In order to make that automated shuttle a reality, automated drive testing off-highway is going to need to become a reality much faster than most of us expect. Earlier in April 2017, automotive Tier-1s Hitachi Automotive Systems and Clarion announced the results of downtown tests using multiple sensors loaded onto current vehicle model started tests at the Japan Safe Driving Center facilities at Hitachi Naka located in central coastal Ibaraki. The results of testing in the simulated downtown testing area allowing multiple use cases of pedestrian, bike and vehicle intersections, showed the difficulty of sensor fusion especially when moving at low speeds as well as the importance of a pre-collected map of the area allowing for accelerated baselining.
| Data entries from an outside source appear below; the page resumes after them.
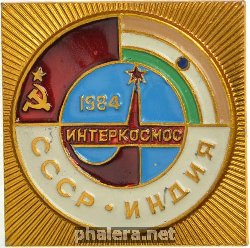 Знак Интеркосмос СССР-Индия 1984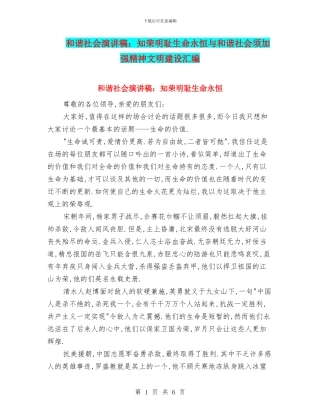 和谐社会演讲稿：知荣明耻生命永恒与和谐社会须加强精神文明建设汇编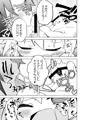 Ｃ９５新刊「ウラキルミ」
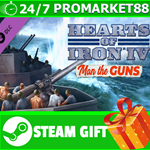 ** Expansion - Hearts of Iron IV: Man the Guns STEAM
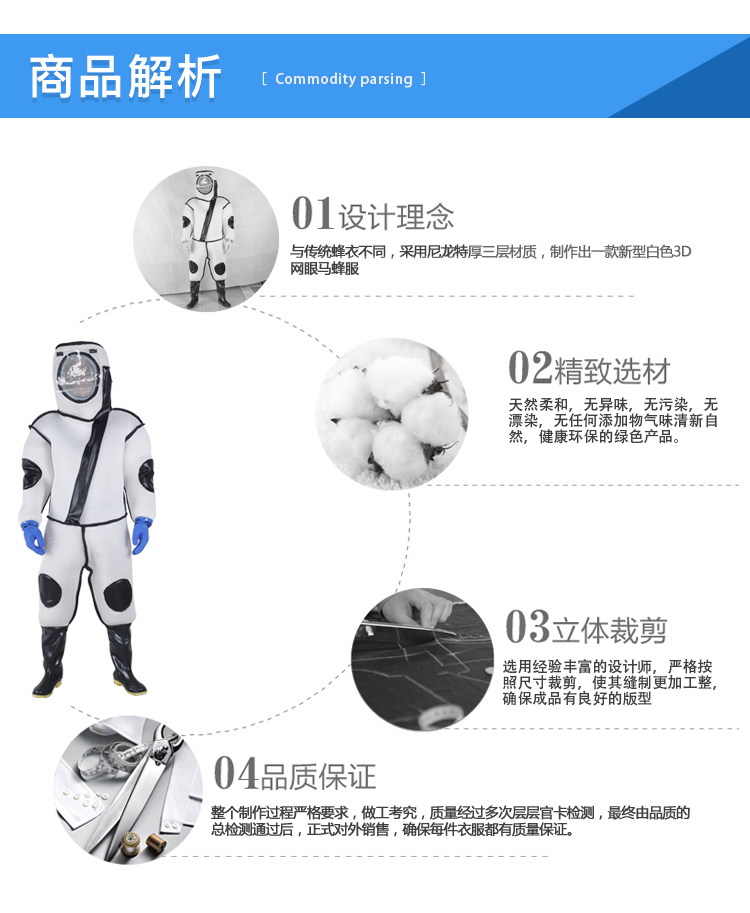 加厚全身连体 马蜂服虎头蜂防蜂衣 全套工具透气捉抓蜂胡蜂防蜂服在类目 传统滋补营养品, 蜂产品, 其它蜂产品中 - 来自Buy2taobao.com提供专业的淘宝代购服务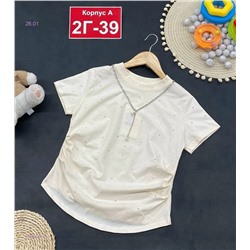 футболка 2056435-1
In early 2017, I met the Japan Automobile Research Institute (JARI) at their offices in Central Tokyo for an open discussion on automated driving technologies. In March 2017, they had just opened a massive “Jtown” facility modelled on Michigan’s MCity in the US and tailored specifically for downtown-focused testing of automated driving technologies. The facility, replicating non-highway downtown areas such as roundabouts and intersections, also has dedicated areas such as for V2X testing and a closed environmental test chamber where automotive systems can test their performance against controlled environmental conditions such as rain, bright lighting or fog. It will be interesting to see if any logistics-related testing will come out of Jtown in the near future.
Not limiting themselves to the test tracks, local government officials are already supporting automated bus tests in Hitachi city itself, along a 4km bus-only route from the JR station of Omika using the existing Hitachi BRT line. These tests are supposedly running through this year, although I haven’t been able to find any updates online. The setup is loosely based on the 20km Daimler automated bus service from Amsterdam’s Schiphol airport to the Haarlem district on a bus-only route. Results are likely to come in sometime in 2018 when a verification phase will begin.
To summarize, we’ve seen multiple automated driving developments in Ibaraki, that is, strong evidence of broad public-private support and active efforts to move the field forward. However I’m still missing research/testing completed on real-life, winding, badly-lit, moderately-maintained and narrow rural roads out in the farming communities of (say) Hitachi Ota. And this is missing not just in Ibaraki, but across Japan. Such roads are representative of the roads that farmers currently navigate on their way down to the roadside station or other depot. Beyond just mapping the roads in detail, the road conditions and constraints will need to be well-understood, modelled and classified. This will allow current and future AI/sensor systems tailored to logistics optimization to have at least a few tools to give them a headstart in making informed decisions during automated routing and navigation. Such testing could easily take place in Ibaraki as an extension of the current tests happening there, filling a gap in the market that will be needed by every other prefecture at some point in time when they look to optimize the transportation of goods along the road network. It could be not only the first to test out the feasibility of automated logistics from farm to supermarket, but also help turn that model into a mass-market reality by disseminating it across Japan and abroad… Will Ibaraki step up to the challenge?